===== Angezeigter Textauszug =====

Da zwischen der Windows-Software und der SPS durch das Polling eine Menge Traffic durch den Draht geht ist die Überlegung, die Funktionalität der Software auf die SPS selbst zu verlagern. Da die 750-8206 ein Linux mitbringt kam mir die Idee eine Software zu schreiben, die direkt auf der SPS läuft und Zustandsänderungen über TCP weitergibt, so dass man sich den Traffic spart.

Hierzu müsste ich nun herausfinden, OB und falls ja WIE ich die Zustände der einzelnen I/O's unter Linux abfragen bzw. setzen kann, und zwar am besten aus einem C++ Programm heraus. Welche Möglichkeiten gibt es da? Hat jemand so etwas vielleicht schon mal umgesetzt?

Das hier ist die genaue Linux-Version:
Linux PFC200-400D85 3.6.11-pfc200-01.01.07_01-rt30 #1 PREEMPT RT Mon Feb 24 08:19:08 UTC 2014 armv7l GNU/Linux

Danke für eure Tipps!


----------



## .:WAGO::014731:. (4 Mai 2015)

Hallo Wuppi,

zur Erstellung eigener Applikationen in C++ auf dem PFC200 solltest Du eine Email an den support@wago.com schreiben.
Bitte frage nach dem BSP(BoardSupportPackage) für den PFC200. Es gibt dazu verschiedene HowTo's und darunter auch, wie man aus einer C++ Applikation auf den KBus zugreift.


----------



## Wuppi (4 Mai 2015)

Danke, das werde ich machen! KBus ist auch schon mal ein gutes Stichwort, da werde ich mal ansetzen.


----------

===== Inhalt des Datensatzes =====

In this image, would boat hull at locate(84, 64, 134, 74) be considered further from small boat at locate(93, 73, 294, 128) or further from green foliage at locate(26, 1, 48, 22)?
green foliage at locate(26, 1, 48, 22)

=====

## Ziel der Aufgabe
Beantworte die folgenden Fragen zum Forumsauszug über die SPS 750-8206.
1. Welches Betriebssystem bringt die 750-8206 laut dem Forumsauszug mit?
2. An welche E-Mail-Adresse soll Wuppi schreiben?
3. Nach welchem Paket für den PFC200 soll dort gefragt werden?

## Ergebnis
1. Linux
2. support@wago.com
3. Nach dem BSP (BoardSupportPackage) für den PFC200